Choose to compost your food scraps instead of throwing them away. Get a few bins, collect your daily food waste, and bring it to a nearby food scrap collection site. Divert your food waste to compost sites rather than landfills. Be sure to know what food waste can get composted and what cannot, there are some simple rules to follow to ensure your compost is usable.
3. Donate, or sell reduced rate food:
At the end of the day, many businesses, such as bakeries or sandwich shops, have an excess amount of premade pastries or sandwiches left over. Instead of throwing these away, you have a few options. If you have lots of leftover food that isn’t extremely perishable, try donating leftover to a nearby soup kitchen or homeless shelter. If that’s not an option, an hour before you close your store, try selling pastries for 50% off, or buy one sandwich get one free. This discounted option can help draw business to people looking for cheaper food options, and will also help you get rid of your extra food quickly.
4. Practice FIFO:
First in, first out- that's the golden rule of preventing food waste and spoilage. For example, if you work in a coffee shop and get a milk shipment, be sure to organize your refrigerator and bring the older milk to the front and newer milk to the back. That ensures that you can use all your milk before the expiration date. Organizing food by FIFO takes a few minutes more effort, but it’s better than throwing away a lot expired food. Make sure to have the expiration dates facing out and to label everything for everyone to see.
5. Use cloth napkins and tableware:
Although paper napkins and paper towels are not restaurant food waste, they can account for a large portion of a restaurant’s daily waste. Paper napkins and towels can be recycled, which is a good start for waste reduction, but why not take the jump to using cloth towels and napkins? Yes, cloth napkins do require a trip to the Laundromat (I sure hope you use eco-friendly detergent), but they reduce the amount of paper waste generate daily. Choosing cloth napkins and tablecloths means committing to reducing the amount of paper going to a landfill daily. Plus, cloth napkins and tablecloths are way classier.
6. Change your menu:
Many restaurants have menus that change daily. This is a great way to keep things different and exciting at your restaurant, but also is a neat way to reduce waste and maximize using the food you already have in your fridge. If you have a lot of leftover produce or meat, try crafting a creative dish around what’s in the restaurant’s fridge, rather than making the same thing every day and generating similar waste daily. Try to crate excitement around the changing menu and dishes to keep your customers excited. Post pictures on social media to spread the word, and let people know you are trying to be environmentally conscious as you create your menus.
7. Put someone in charge:
If there is a member of your team who is especially interested in waste reduction, put him or her in charge. Create a team that handles waste reduction, and find a way to incentivize your team to be mindful and excited about the work they are doing. Less food waste = less money wasted, which can mean higher pay for you restaurant employees. Try to find something they connect with, whether it's the environment or money, to help them stay focused on the cause of waste reduction.

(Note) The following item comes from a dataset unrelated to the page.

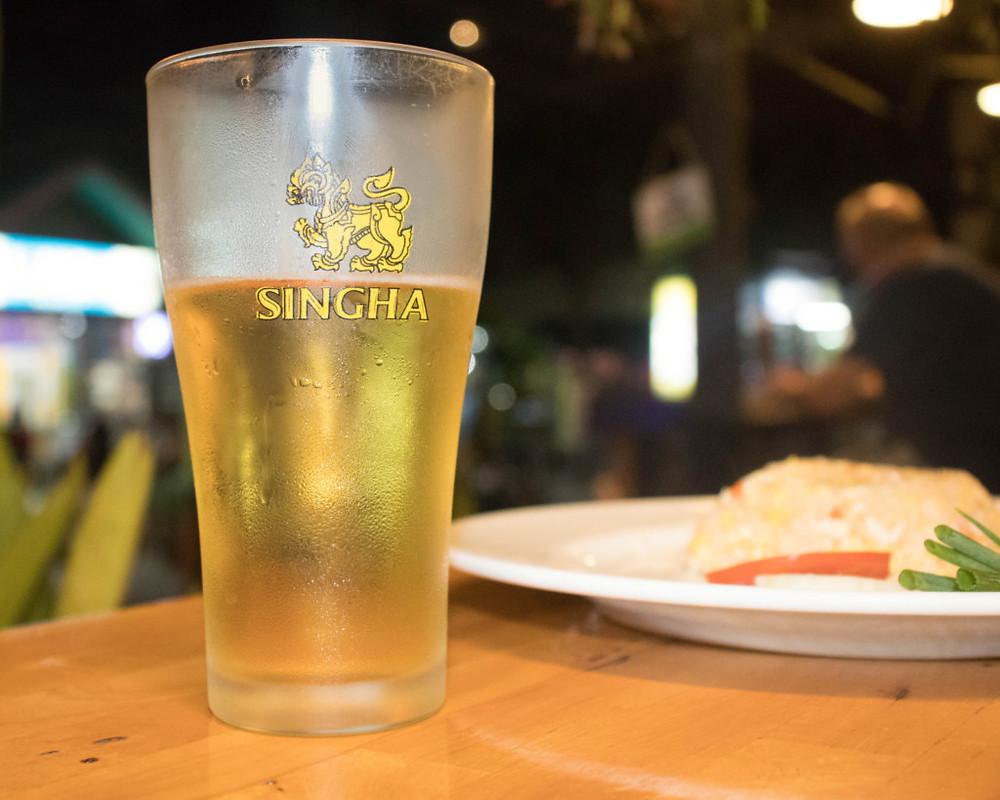 A half-full pint of Singha beer at a Thai restaurant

8. Try canning or pickling food:
Who doesn’t love house made pickles? Try to preserve some of your left over or near expired food by canning it or pickling it. You can pickle almost every vegetable, and serve it to customers as an appetizer once it’s ready. Get creative!
These are just 8 of many ways to reduce waste in your restaurant. Again, some things may be harder to achieve than others, but with a little time and effort you will save money and help the environment. Together we can make a difference in reducing the amount of waste generated in New York City.